> _Activity_
Read through the data below and state how many of its lines contain the word "quicksearch", adding nothing.

......

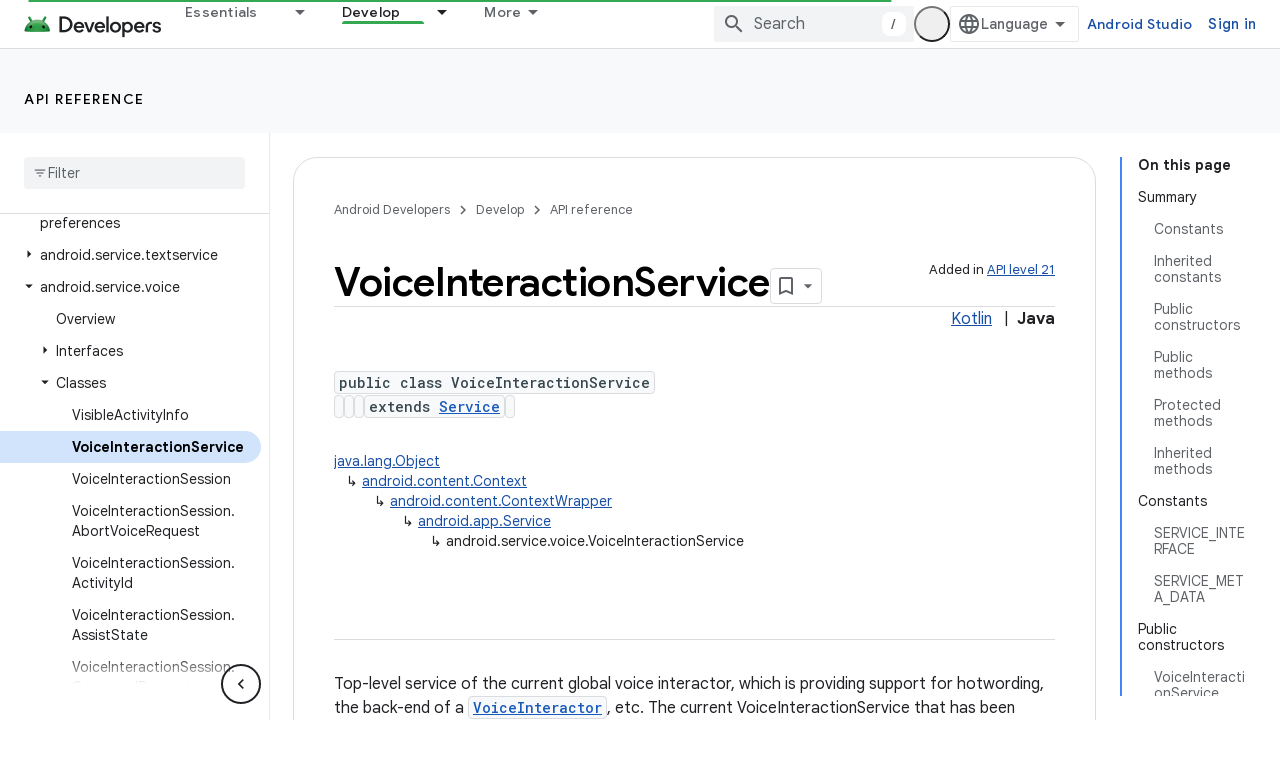

--- FILE ---
content_type: text/html; charset=UTF-8
request_url: https://feedback-pa.clients6.google.com/static/proxy.html?usegapi=1&jsh=m%3B%2F_%2Fscs%2Fabc-static%2F_%2Fjs%2Fk%3Dgapi.lb.en.2kN9-TZiXrM.O%2Fd%3D1%2Frs%3DAHpOoo_B4hu0FeWRuWHfxnZ3V0WubwN7Qw%2Fm%3D__features__
body_size: 75
content:
<!DOCTYPE html>
<html>
<head>
<title></title>
<meta http-equiv="X-UA-Compatible" content="IE=edge" />
<script type="text/javascript" nonce="8hoTMnevajiE_PK_fkT-og">
  window['startup'] = function() {
    googleapis.server.init();
  };
</script>
<script type="text/javascript"
  src="https://apis.google.com/js/googleapis.proxy.js?onload=startup" async
  defer nonce="8hoTMnevajiE_PK_fkT-og"></script>
</head>
<body>
</body>
</html>
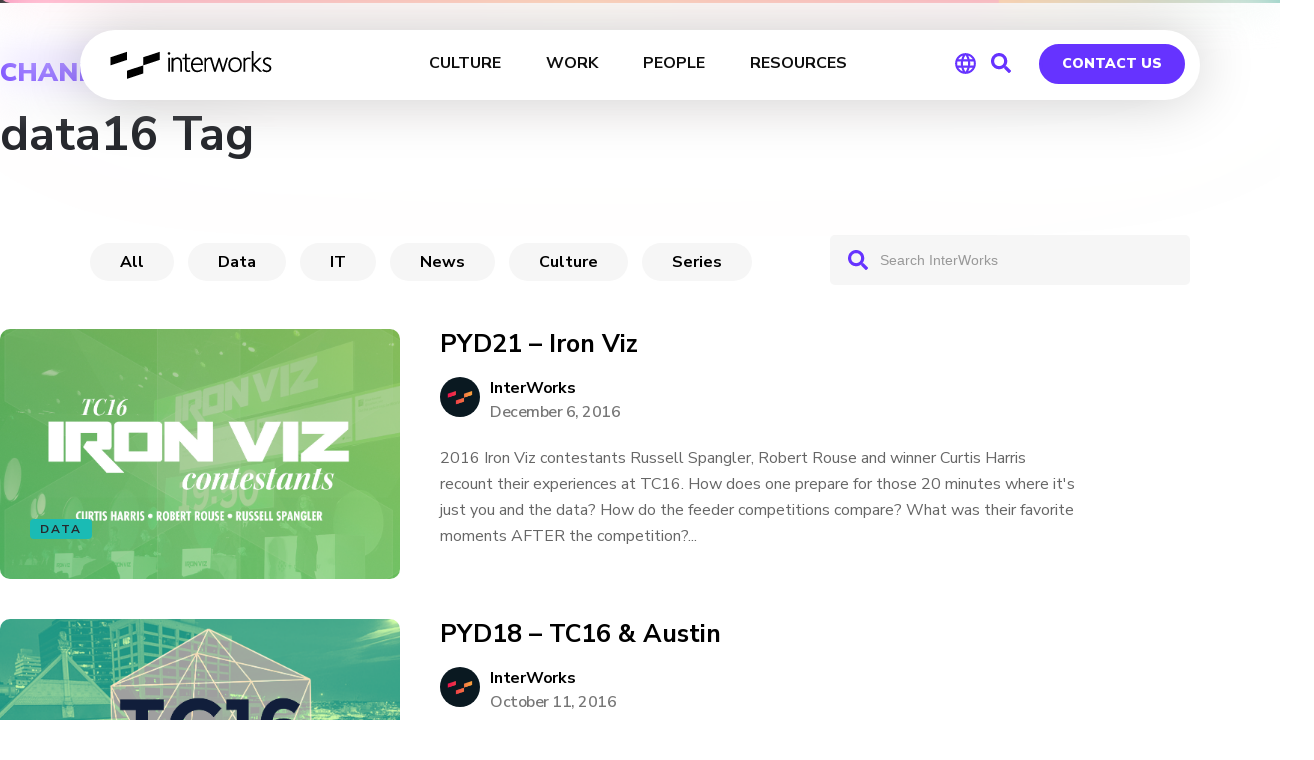

--- FILE ---
content_type: text/javascript
request_url: https://interworks.com/wp-content/themes/interworks/js/quicksearch.js?ver=6.8.3
body_size: 1223
content:
(function($, window, document, undefined) {
	$.fn.quicksearch = function (target, opt) {

		var timeout, cache, rowcache, jq_results, val = '', e = this, options = $.extend({
			delay: 100,
			selector: null,
			stripeRows: null,
			loader: null,
			noResults: '',
			matchedResultsCount: 0,
			bind: 'keyup',
			onBefore: function () {
				return;
			},
			onAfter: function () {
				return;
			},
			show: function () {
				this.style.display = "";
			},
			hide: function () {
				this.style.display = "none";
			},
			prepareQuery: function (val) {
				return val.toLowerCase().split(' ');
			},
			testQuery: function (query, txt, _row) {
				for (var i = 0; i < query.length; i += 1) {
					if (txt.indexOf(query[i]) === -1) {
						return false;
					}
				}
				return true;
			}
		}, opt);

		this.go = function () {

			var i = 0,
				numMatchedRows = 0,
				noresults = true,
				query = options.prepareQuery(val),
				val_empty = (val.replace(' ', '').length === 0);

			for (var i = 0, len = rowcache.length; i < len; i++) {
				if (val_empty || options.testQuery(query, cache[i], rowcache[i])) {
					options.show.apply(rowcache[i]);
					noresults = false;
					numMatchedRows++;
				} else {
					options.hide.apply(rowcache[i]);
				}
			}

			if (noresults) {
				this.results(false);
			} else {
				this.results(true);
				this.stripe();
			}

			this.matchedResultsCount = numMatchedRows;
			this.loader(false);
			options.onAfter();

			return this;
		};

		/*
		 * External API so that users can perform search programatically.
		 * */
		this.search = function (submittedVal) {
			val = submittedVal;
			e.trigger();
		};

		/*
		 * External API to get the number of matched results as seen in
		 * https://github.com/ruiz107/quicksearch/commit/f78dc440b42d95ce9caed1d087174dd4359982d6
		 * */
		this.currentMatchedResults = function() {
			return this.matchedResultsCount;
		};

		this.stripe = function () {

			if (typeof options.stripeRows === "object" && options.stripeRows !== null)
			{
				var joined = options.stripeRows.join(' ');
				var stripeRows_length = options.stripeRows.length;

				jq_results.not(':hidden').each(function (i) {
					$(this).removeClass(joined).addClass(options.stripeRows[i % stripeRows_length]);
				});
			}

			return this;
		};

		this.strip_html = function (input) {
			var output = input.replace(new RegExp('<[^<]+\>', 'g'), "");
			output = $.trim(output.toLowerCase());
			return output;
		};

		this.results = function (bool) {
			if (typeof options.noResults === "string" && options.noResults !== "") {
				if (bool) {
					$(options.noResults).hide();
				} else {
					$(options.noResults).show();
				}
			}
			return this;
		};

		this.loader = function (bool) {
			if (typeof options.loader === "string" && options.loader !== "") {
				 (bool) ? $(options.loader).show() : $(options.loader).hide();
			}
			return this;
		};

		this.cache = function () {

			jq_results = $(target);

			if (typeof options.noResults === "string" && options.noResults !== "") {
				jq_results = jq_results.not(options.noResults);
			}

			var t = (typeof options.selector === "string") ? jq_results.find(options.selector) : $(target).not(options.noResults);
			cache = t.map(function () {
				return e.strip_html(this.innerHTML);
			});

			rowcache = jq_results.map(function () {
				return this;
			});

			/*
			 * Modified fix for sync-ing "val".
			 * Original fix https://github.com/michaellwest/quicksearch/commit/4ace4008d079298a01f97f885ba8fa956a9703d1
			 * */
			val = val || this.val() || "";

			return this.go();
		};

		this.trigger = function () {
			this.loader(true);
			options.onBefore();

			window.clearTimeout(timeout);
			timeout = window.setTimeout(function () {
				e.go();
			}, options.delay);

			return this;
		};

		this.cache();
		this.results(true);
		this.stripe();
		this.loader(false);

		return this.each(function () {

			/*
			 * Changed from .bind to .on.
			 * */
			$(this).on(options.bind, function () {

				val = $(this).val();
				e.trigger();
			});
		});

	};

}(jQuery, this, document));


--- FILE ---
content_type: text/javascript
request_url: https://interworks.com/wp-content/plugins/pardot/js/asyncdc.min.js?ver=6.8.3
body_size: -192
content:
(function($){
    $(function(){
        $('[data-dc-url]').each(function(idx, el) {
            var $el = $(el);
            var dcUrl = $el.data('dc-url');
            $.ajax({
                'url': dcUrl + '?ajax',
                'xhrFields': {
                    'withCredentials': true
                },
                'success': function(data) {
                    $el.html(data);
                }
            });
        });
    });
})(jQuery);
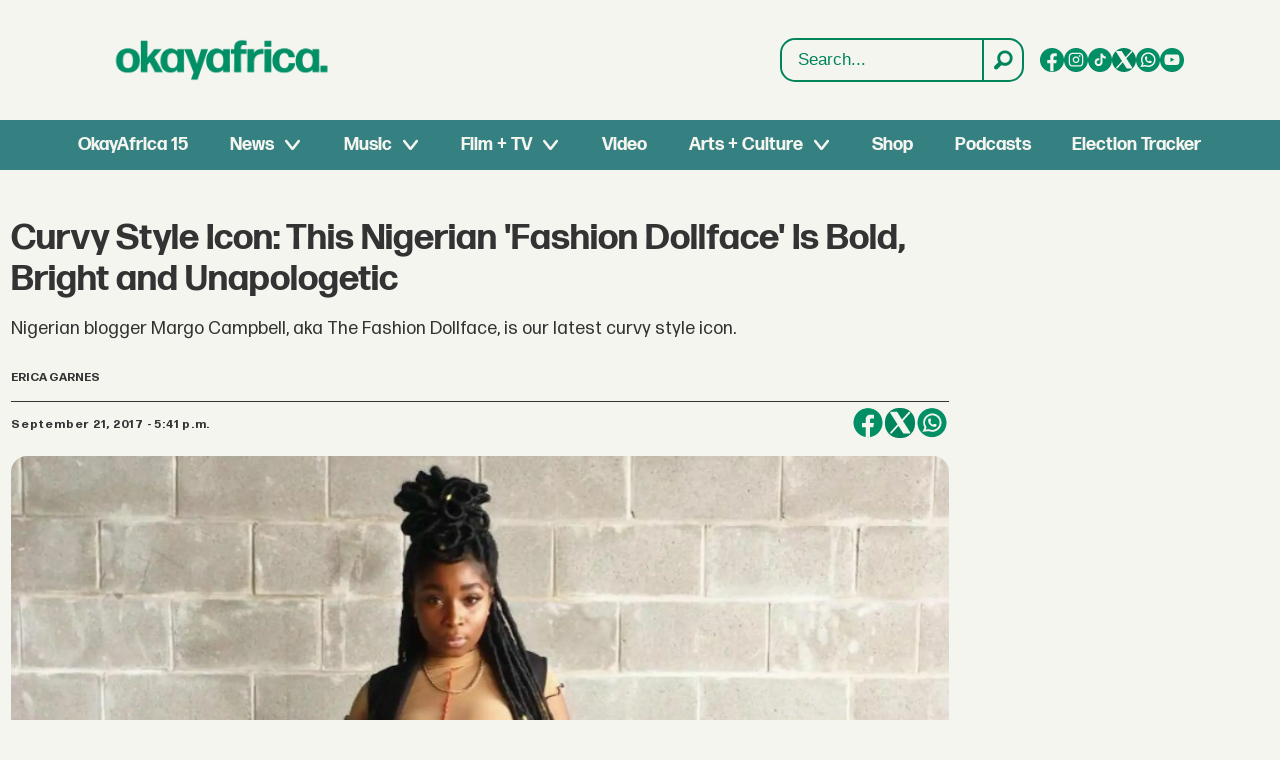

--- FILE ---
content_type: text/html; charset=utf-8
request_url: https://www.google.com/recaptcha/api2/aframe
body_size: 265
content:
<!DOCTYPE HTML><html><head><meta http-equiv="content-type" content="text/html; charset=UTF-8"></head><body><script nonce="5z8CTCro9t3OdR73lx6egA">/** Anti-fraud and anti-abuse applications only. See google.com/recaptcha */ try{var clients={'sodar':'https://pagead2.googlesyndication.com/pagead/sodar?'};window.addEventListener("message",function(a){try{if(a.source===window.parent){var b=JSON.parse(a.data);var c=clients[b['id']];if(c){var d=document.createElement('img');d.src=c+b['params']+'&rc='+(localStorage.getItem("rc::a")?sessionStorage.getItem("rc::b"):"");window.document.body.appendChild(d);sessionStorage.setItem("rc::e",parseInt(sessionStorage.getItem("rc::e")||0)+1);localStorage.setItem("rc::h",'1768867056909');}}}catch(b){}});window.parent.postMessage("_grecaptcha_ready", "*");}catch(b){}</script></body></html>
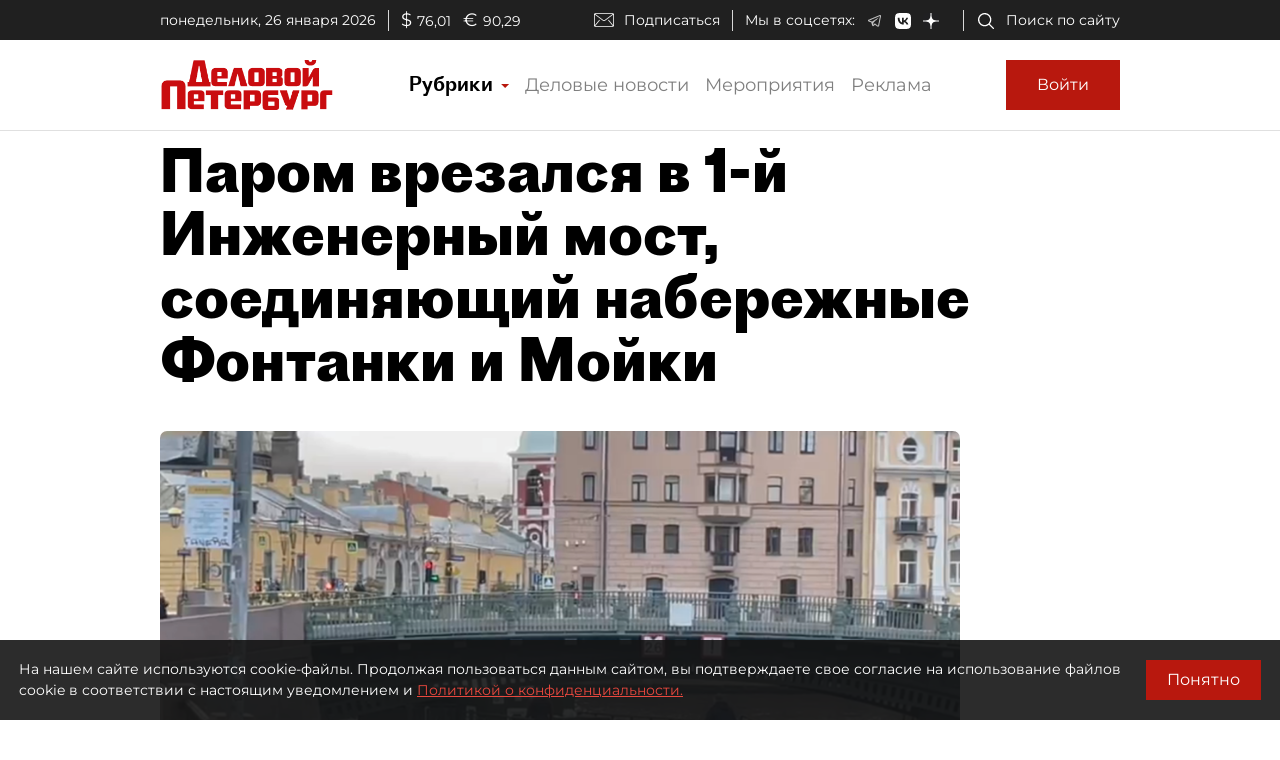

--- FILE ---
content_type: application/javascript
request_url: https://smi2.ru/counter/settings?payload=COmNAxjBisHhvzM6JDc0OTkxZDczLWJhMzEtNDlhZS1hN2EyLWI4NWI0YzJlZmIyYg&cb=_callbacks____0mkvoc4tz
body_size: 1513
content:
_callbacks____0mkvoc4tz("[base64]");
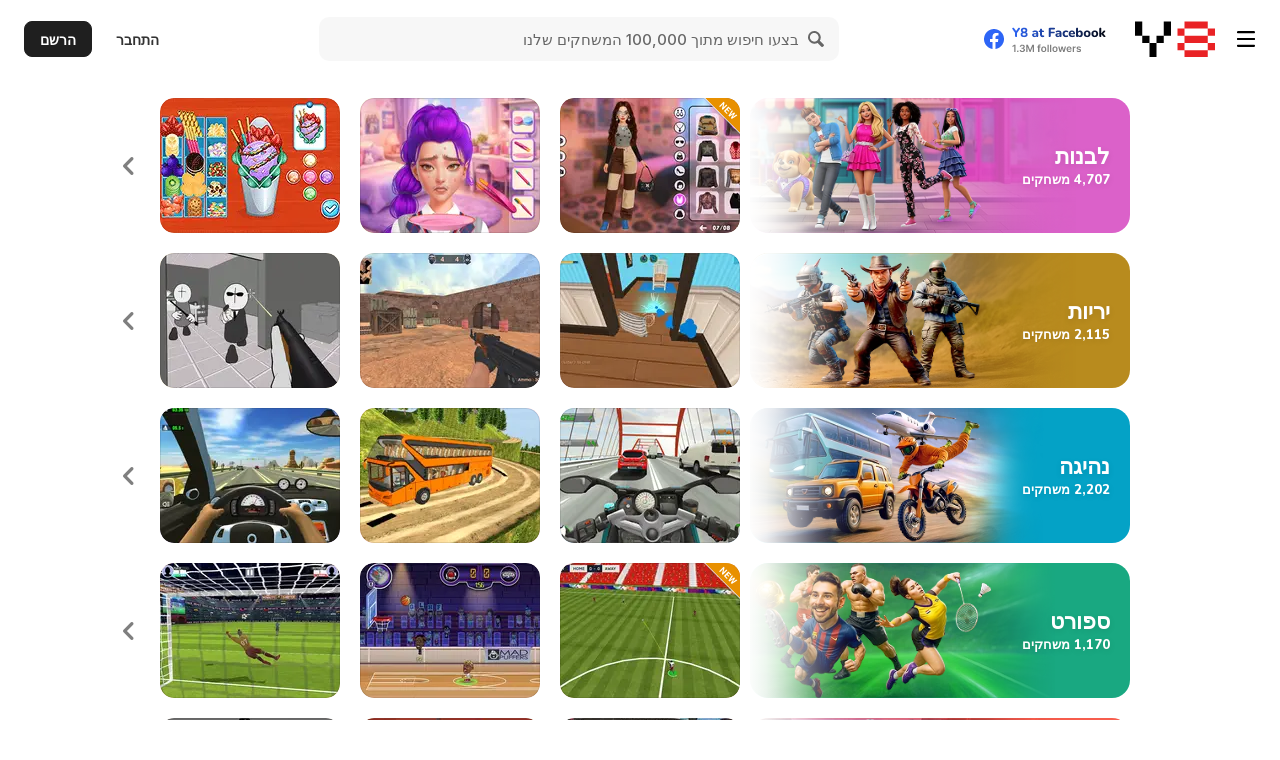

--- FILE ---
content_type: text/html; charset=utf-8
request_url: https://he.y8.com/ctr/thumbnails_displayed
body_size: -92
content:
3d7c7990-db03-013e-e7a0-46d6b19ff0d9

--- FILE ---
content_type: application/javascript
request_url: https://img.y8.com/packs/js/y8/turbo-b0f40cd8f1804435bb5f.js
body_size: 13
content:
"use strict";(self.webpackChunkapp=self.webpackChunkapp||[]).push([[3237],{764:function(n,s,u){u(8559);Turbo.session.drive=!1}},function(n){n.O(0,[8559],(function(){return s=764,n(n.s=s);var s}));n.O()}]);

......

> _Result for this task_
4